And it captures so much of what people are seeking. And I think what people understand intuitively about the things that make them feel good versus the things that make them feel bad. And we have to. pin above that that resistance is critical to growth so it's not just about things that don't take effort versus things that take effort. It's not as simple as that. It's not infinitely complicated, but it's not as simple as that. Speaking of solutions, before I...
¶ Food Overconsumption & Mitochondria Disruption; Tissues & Mitochondria
Came in here to talk with you. I solicited the internet for some questions. We sometimes do a, not rapid fire, but brief answer Q&A. So if I may, I'm going to go fetch my phone. and gather a couple of questions to ask for some short answers. First question is, why is it that over-consuming calories causes disruption to the mitochondrial pathways?
Yeah, I think it's because it increases energy resistance. It's like a simple electrical circuit, maybe a computer, and then you're cranking up the voltage, right? So you're like pushing when you eat too much, you're putting too much. food, too much energy into the system and then the system gets overwhelmed.
And then that increases blood glucose or blood lipids. And so the effect this has, we understand it, it pushes electrons onto your poor mitochondria. Mitochondria evolved to be super sensitive. And then when there's not enough energy, they change their behavior. too much energy, they change their behaviors. There's chronically too much energy pushing on them. If you do the, we have a little equation that helps us think energetically about this called the energy resistance principle, ERP.
And this says, if you raise the concentration of glucose, you raise the energy potential, like the voltage equivalent. And then that increases energy resistance. If you're not flowing that energy... If you're not moving, you know, being active, stimulated by something, you just put too much food in the system, it increases the resistance.
to energy flow and then you start to have more dissipative losses like too much reactive oxygen species and too much you know the damage molecular damage can happen That's probably why overeating and why diabetes and why, you know, metabolic diseases increases the rate of aging and increases the rate of all sorts of different diseases. I think it all converges on energy resistance.
Someone asked, has there been any progress made on tissue or organ-specific mitochondrial optimization? And I'll add to that, and or measurement. Mm-hmm. So the measurement piece, we're working on this. Anna Monzo in our group, who's moving to Germany now, is developing a mitotyping platform.

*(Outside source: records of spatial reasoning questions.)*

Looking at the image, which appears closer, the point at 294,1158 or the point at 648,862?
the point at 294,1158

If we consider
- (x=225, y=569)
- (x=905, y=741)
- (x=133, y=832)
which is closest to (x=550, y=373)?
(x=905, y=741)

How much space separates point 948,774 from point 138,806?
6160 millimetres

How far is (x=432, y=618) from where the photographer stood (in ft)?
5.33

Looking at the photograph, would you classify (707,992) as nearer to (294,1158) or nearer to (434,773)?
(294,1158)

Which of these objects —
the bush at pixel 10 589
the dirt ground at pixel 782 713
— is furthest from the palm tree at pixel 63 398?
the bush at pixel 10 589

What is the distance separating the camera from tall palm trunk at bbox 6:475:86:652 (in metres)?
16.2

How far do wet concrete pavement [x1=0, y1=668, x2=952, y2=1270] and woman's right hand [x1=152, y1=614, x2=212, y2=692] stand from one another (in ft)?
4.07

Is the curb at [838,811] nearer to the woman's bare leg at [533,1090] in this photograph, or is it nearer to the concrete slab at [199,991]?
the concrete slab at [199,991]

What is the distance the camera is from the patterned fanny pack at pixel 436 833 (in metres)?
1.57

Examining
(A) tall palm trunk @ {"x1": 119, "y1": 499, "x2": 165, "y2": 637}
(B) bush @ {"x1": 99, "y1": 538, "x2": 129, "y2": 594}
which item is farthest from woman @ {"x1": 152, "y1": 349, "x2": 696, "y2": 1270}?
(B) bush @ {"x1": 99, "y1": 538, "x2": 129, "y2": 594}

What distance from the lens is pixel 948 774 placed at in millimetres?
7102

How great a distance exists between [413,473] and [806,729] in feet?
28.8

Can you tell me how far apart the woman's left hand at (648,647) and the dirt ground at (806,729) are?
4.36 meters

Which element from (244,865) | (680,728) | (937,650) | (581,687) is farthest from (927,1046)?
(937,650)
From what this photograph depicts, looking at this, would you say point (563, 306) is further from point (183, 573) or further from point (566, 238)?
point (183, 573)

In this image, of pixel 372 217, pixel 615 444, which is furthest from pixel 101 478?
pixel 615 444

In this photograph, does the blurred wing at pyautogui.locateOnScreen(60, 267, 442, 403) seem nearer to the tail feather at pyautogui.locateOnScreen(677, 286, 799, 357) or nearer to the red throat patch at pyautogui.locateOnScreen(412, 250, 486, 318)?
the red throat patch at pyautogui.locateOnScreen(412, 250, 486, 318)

And if you want to explore kind of the, if you're a scientist or not, and you want to explore the molecular differences between mitochondria and different organs of the body, you can go to mitotypeexplorer.org. and then explore the different mitochondria and different organs. Tissue, organ-specific mitochondrial optimization, I think mostly is going to be driven by... the the organ or tissue specific use and and you know flow of energy and that tissue like we were talking about earlier if you
train on something, you train, you know, playing the violin, you're going to, parts of your brain are going to be, you know, more activated. Specific circuits are going to be activated together. They're going to, you know, wire. together and and then you know make more mitochondria most likely and and you know probably become more efficient as well so there's rewiring at that level um
So I think mitochondria follow or are there to serve the flow of energy. So if you flow more energy in your legs, you're going to make more mitochondria to kind of increase the number of flow channels. Mitochondria has little channels to flow energy. towards oxygen so yeah i don't know that we have ways yet maybe with uh you know light therapy uh photobiomodulation or maybe electromagnetic field at some point
We need to be developing as healing science unfolds and we understand ourselves energetically. I think we need energy-based or energy-informed approaches to help. Organisms heal and probably those are going to target mitochondria. Yeah, using light or other tools to direct healing of specific internal organs. That's going to require something, a device of some sort.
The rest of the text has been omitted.